The grass is greener on whatever side of the fence you water it. Stay in your own yard. Trespassers get shot in my yard.
The way my life is now if I threw caution to the wind it would just throw it back.
Cop: Know why I pulled you over?
“No”
Cop: *points* Your buck naked
[turns to deer in passenger seat] “Jesus Frank, put your fur back on”

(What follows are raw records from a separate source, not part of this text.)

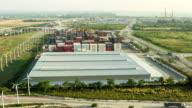 Laden der Ladung Lkw zum containership von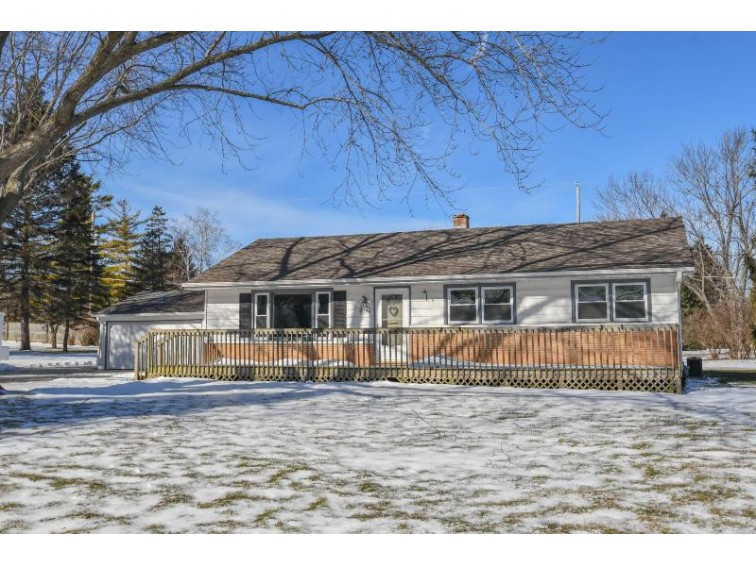 W150N6299 Mineola Dr, Menomonee Falls, WI by Realty Executives Southeast $239,900
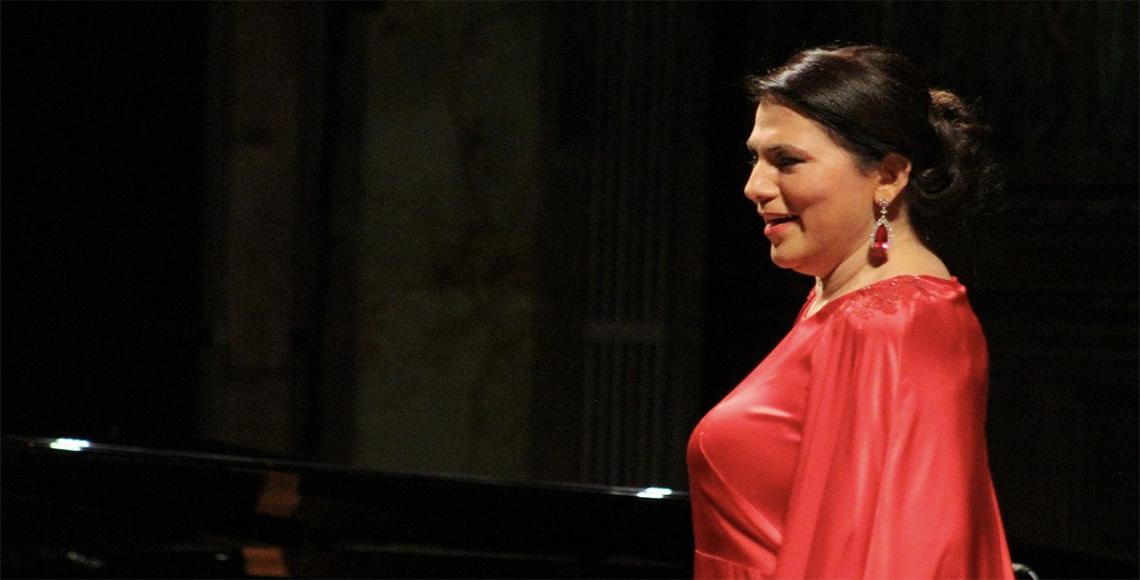 Celebra la soprano veracruzana Olivia Gorra 30 años de carrera ... 2054667511d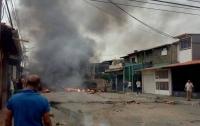 В Венесуэле протестующие сожгли родной дом Уго Чавеса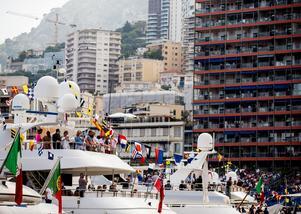 Många väljer att följa racingen via sina lyxbåtar i hamnen.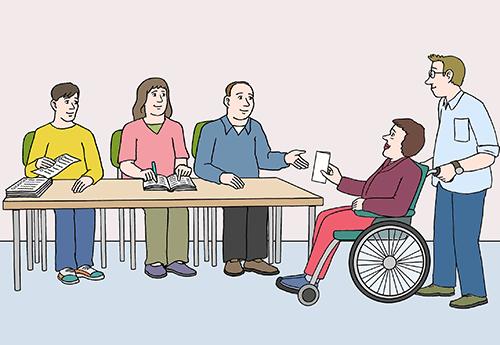 Drei Personen sitzen im Wahl-Lokal. Ein Mann hilft einer Frau im Rollstuhl. Sie zeigt den drei Personen ihre Wahl-Benachrichtigung, damit sie wählen darf.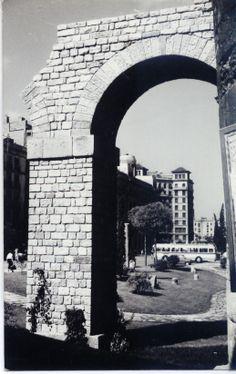 Aqüeducte romà. Plaça Nova
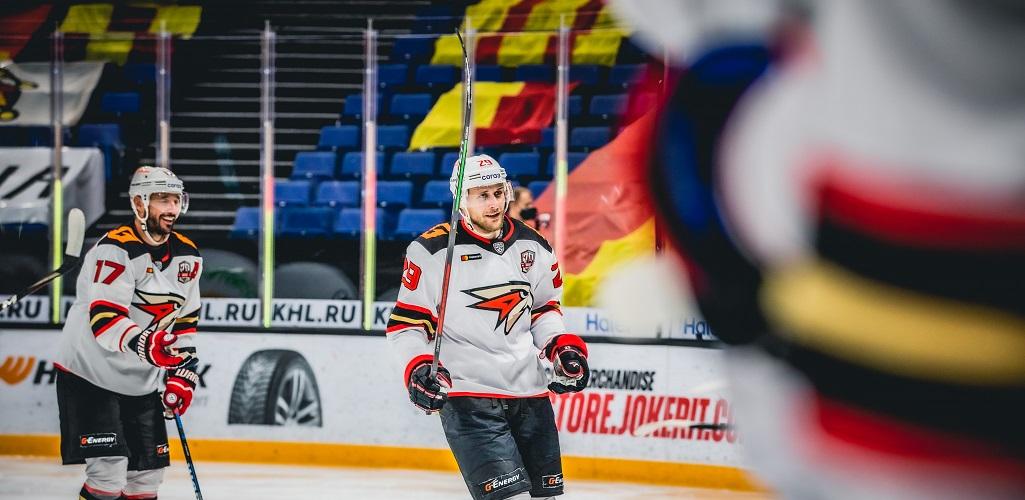 Шайба Каблукова помогла «Авангарду» победить в Хельсинки. Обзор дня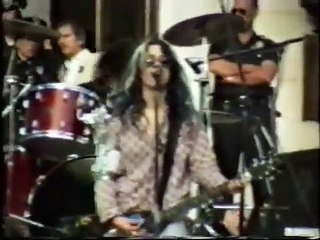 L7 (live concert) - January 24th, 1991, City Hall, Los Angeles (w Dave Grohl of Nirvana on drums)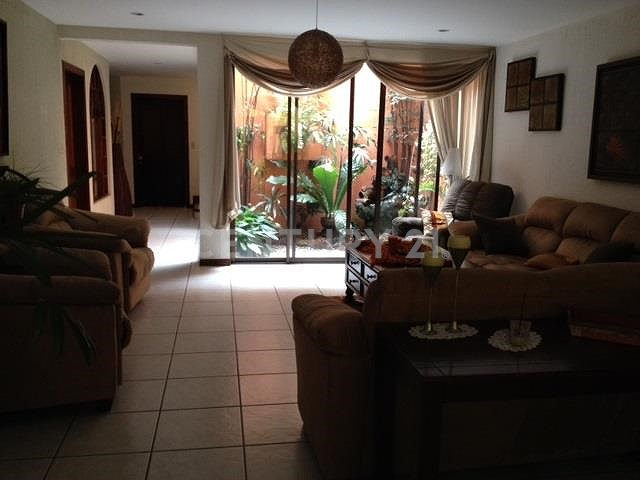 Hermosa Casa, San Jose Trejos Montealegre
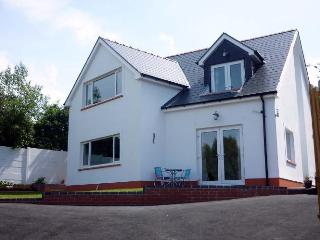 3 bedroom House with Internet Access in Aberporth - Aberporth vacation rentals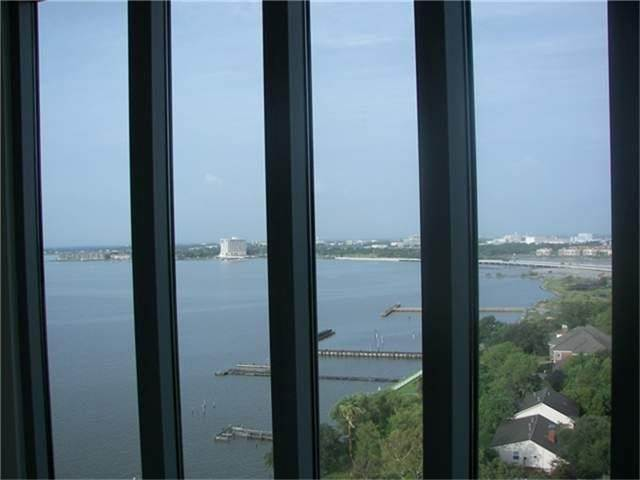 13. High or Mid-Rise Condo for Rent at 4821 E Nasa Parkway #10w 4821 E Nasa Parkway Seabrook, Texas 77586 United States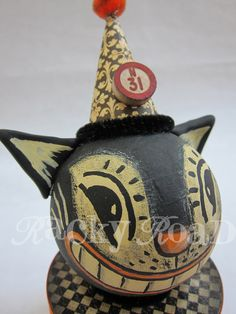 Halloween cat. I have started collecting these types of Halloweeen decorations. I like the old fashion look.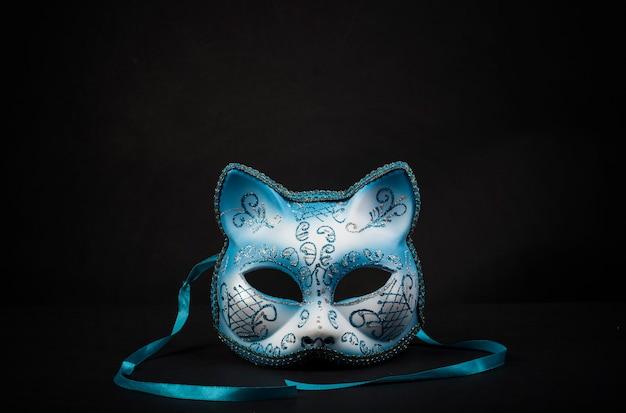お祝い用の色付きの猫型のカーニバルマスク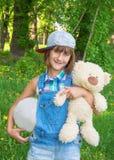 Adolescente sonriente en un casquillo Imagen de archivo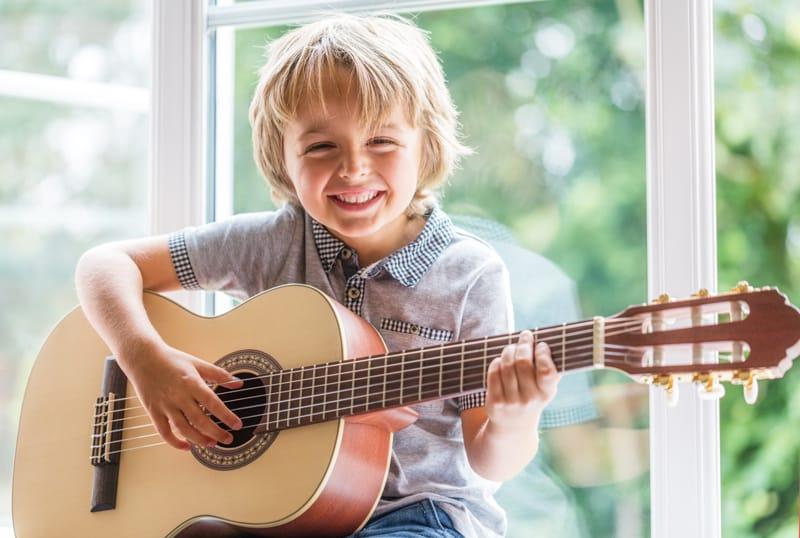 Độ tuổi thích hợp để trẻ chơi đàn guitar
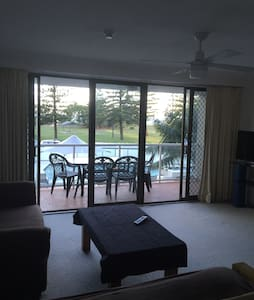 Location: minimum 2nights stay. - Broadbeach - Apartment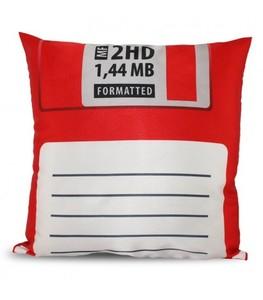 Kudde i form av en floppy-disk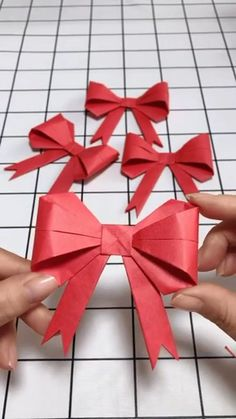 Red Bow Origami Video Tutorial Visit the website to find out more? Red Bow Origami Video Tutorial Visit the website to find out more? Paper Crafts Origami, Diy Origami, Origami Tutorial, Origami Folding, Diy Arts And Crafts, Crafts For Kids, Diy Crafts, Christmas Origami, Christmas Crafts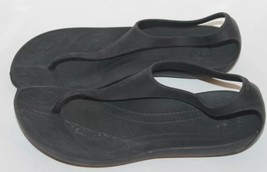 Crocs Gladiator Women Sz 4 Sandal Flip Flop Black Summer Beach Rubber - $12.19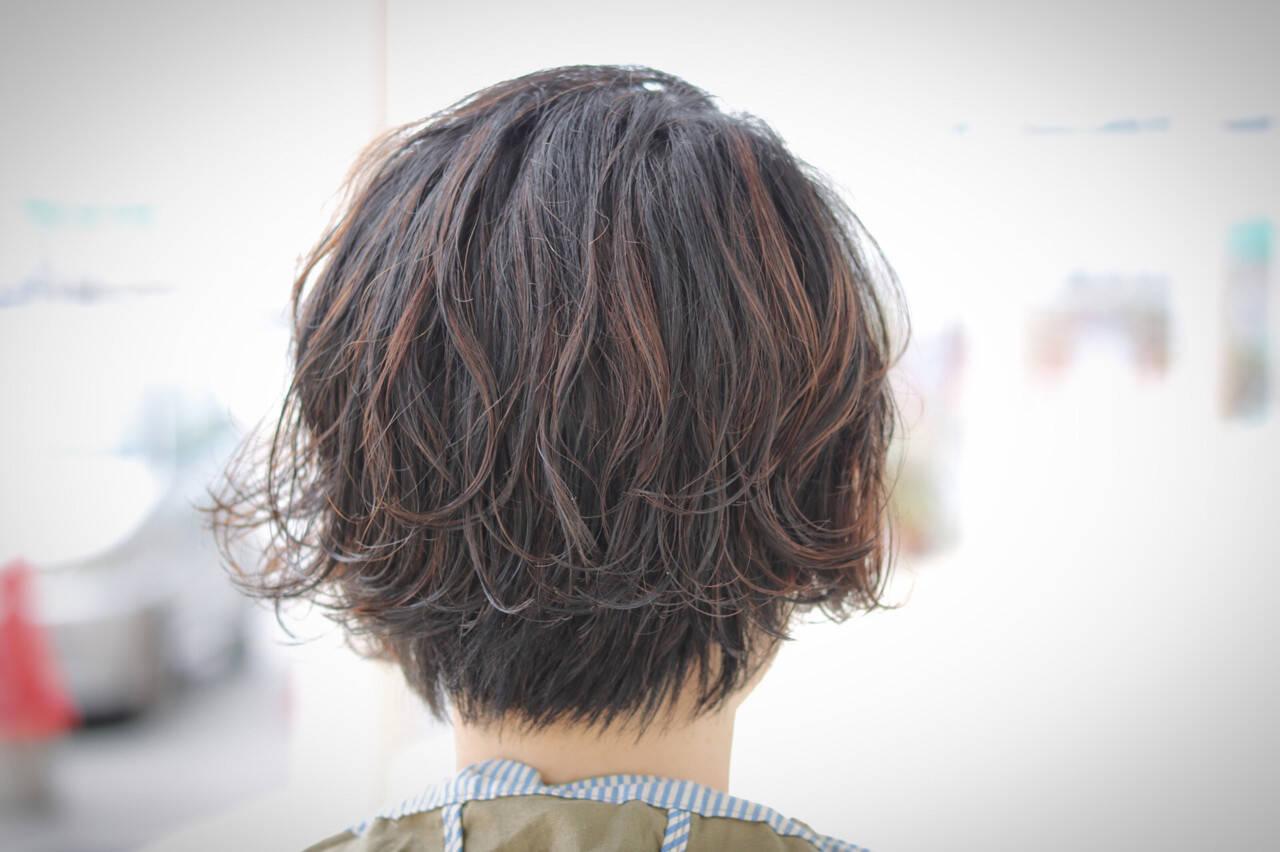 ショート エアリー パーマ ハイライトヘアスタイルや髪型の写真・画像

Me, yelling my head off every day.
14 yo son: Sorry, I didn’t hear you.Pizza delivery driver exhales at front door two floors down from bedroom.
14 yo: Pizza’s here.
[first day as marriage counselor]
HER: we’re trying to have a baby
ME: ok I’ll step outside
me, several minutes after lying about being able to fly a hot air balloon: im just gonna go this way
Another normal evening
Cook food – 30 minutes
Eat it – 5 minutes
Check Facebook – 1 minute
Check Twitter – 8 hours
If you carry a clipboard, you can call it “research” instead of stalking.
I spent tonight convincing my toddler that naps are different than sleep so even if she won’t go to sleep she can at least nap, what I’m saying is, don’t mess with moms, we got game
Would like to think i’m a chill person but i did a jigsaw puzzle the other day with people who had bad puzzle etiquette and i nearly put my fist through the glass top of the coffee table.
There are so many of you I would love to hug and like two that I’m afraid they’d make me into a lampshade
Famous people could rob banks wearing masks of themselves and they’d never get caught.
I went on 3 dates with Elijah Wood before I realized he wasn’t Daniel Radcliffe
Officer: It seems you have been drinking. Could you say the alphabet starting with the letter M?
No problem: Malphabet.
imagining an 18 year old X Æ A-12 trying to think of an online password but just using his name
[describing criminal to sketch artist]
Make his ears more lethargic. That’s better, now flare his nostrils like he’s excited about a sale.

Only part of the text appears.